Fig. 1 — Applications of salient object detection in video technology. These images are selected from the Chinese video site “Bilibili” and the video conferencing software “Zoom”

Early saliency detection techniques were mainly based on the extraction of certain artificial features. Limited by prior knowledge, these methods sometimes cannot achieve better results in natural scenes. We focus on making full use of deep information at different levels and modeling the image with multi-level mine the information.

Convolutional neural networks can effectively extract the features of the image. The low-level layers usually have smaller receptive fields and can focus on local details of the image, such as edge information. However, unlike the edge detection in traditional tasks, we mainly focus on salient objects and ignore the cluttered lines in the background; as such, we use salient foreground contours as an auxiliary task for our salient object detection.

Most existing methods simply merge multi-channel feature maps, ignoring the variety of effects that different feature channels may have on the final saliency map. We model the feature channels explicitly, introduce a global pooling method with a large visual receptive field into the modeling of the feature channels and reweight each feature channel.

In general, our proposed 3MNet uses a U-shaped structure as the main structure, with contour detection branches as auxiliary tasks, and introduces channel reweighting modules in the network structure, so as to explicitly model and combine the multi-task, multi-level and multi-channel features of the image. Specifically, the contour detection task can refine the edge details of salient objects. The multi-level network structure can better aggregate the local and global feature information of the image. Multiple multi-channel feature maps are generated in the deep network. Modeling the channel features helps to mine the deep channel information in the image and enhance the weight of high contribution channels. Our subsequent experiments also proved that combining multiple image features can effectively improve the detection accuracy.

The main contributions of this paper are as follows:

(1) The proposed 3MNet makes full use of the deep salient information in the image and combines the multi-task, multi-level and multi-channel features to explicitly model the saliency detection task. We have achieved good results on the basis of salient object detection tasks, supplemented by target contour detection.

(2) Compared with traditional models and some other deep detection models, our model has higher accuracy, and multiple evaluation indicators on the five most commonly used data sets are ahead of other methods. In addition, we conducted a series of ablation experiments to verify the effectiveness of our network structure.

(3) Our training process requires saliency object contour information. Therefore, we provide saliency target contour ground-truth maps of multiple training sets as a supplement to the training set, so that researchers can adopt more optional auxiliary methods for saliency detection.

The rest part of our paper is organized as follows: Section 2 introduces the related works of salient object detection. The specific structure of our proposed approach are described in Sect. 3. Section 4 shows and analyzes the results of our experiment. Section 5 makes a conclusion to our paper.

Related works

Early salient object detection used a data-driven bottom-up approach. In 1998, Itti et al. [7] proposed the classic saliency visual attention model. For a long time, manual features such as contrast, color and background prior dominated the salient object detection.

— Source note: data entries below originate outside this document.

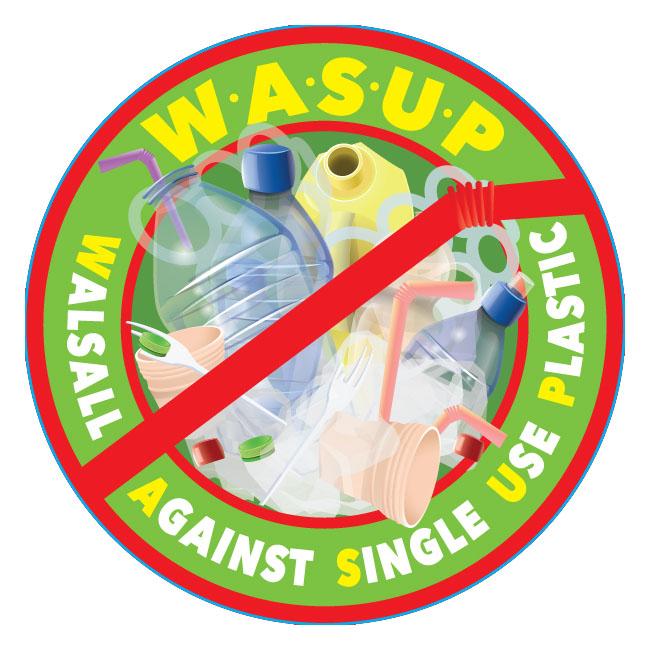 WASUP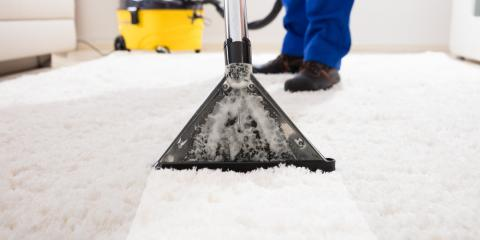 5 Questions to Ask Before Hiring a Carpet Cleaning Service, Akron, Indiana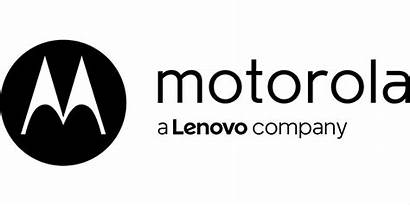 Motorola Lenovo Android Posted Upgrade Been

Achanta et al. [8] introduced a frequency-tuned model to extract the global features of the image. Jiang et al. [9] used the absorbing Markov chain to calculate the absorption time. They considered solving problems mathematically rather than imitating human vision. [42] introduced a bootstrap learning algorithm into salient object detection task. Researchers also proposed methods of preprocessing and post-processing such as the super-pixel detection [10] and the conditional random field [11] methods.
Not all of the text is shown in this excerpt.